====== Dataset records ======
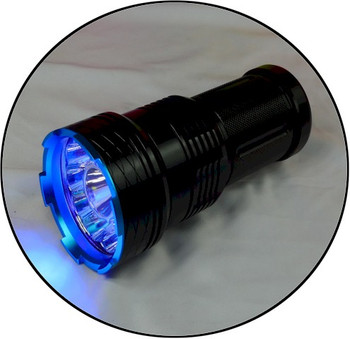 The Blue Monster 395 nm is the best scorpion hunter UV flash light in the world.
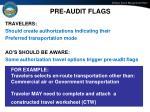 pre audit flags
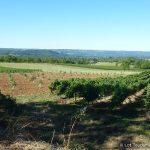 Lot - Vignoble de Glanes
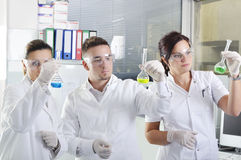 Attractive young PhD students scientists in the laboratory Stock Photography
======
====== Dataset records ======
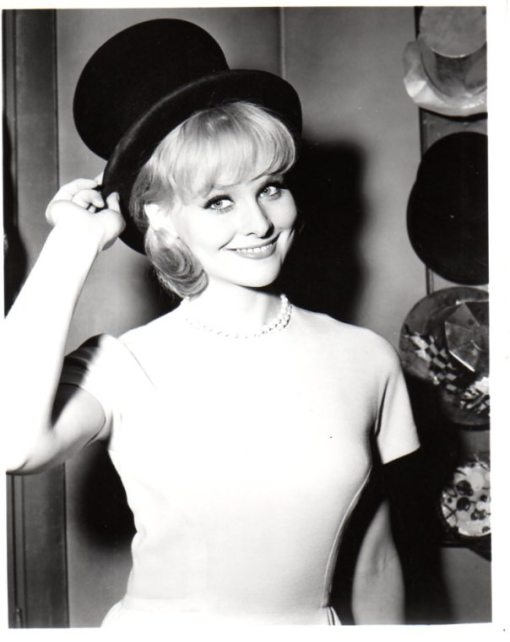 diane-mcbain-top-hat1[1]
======
## Exercise goal
All that is wanted is the lines above between the one containing "pre audit flags" and the one containing "Attractive young PhD", inclusive, restated word for word, with pictures omitted.

## Completed task
 pre audit flags
 Lot - Vignoble de Glanes
 Attractive young PhD students scientists in the laboratory Stock Photography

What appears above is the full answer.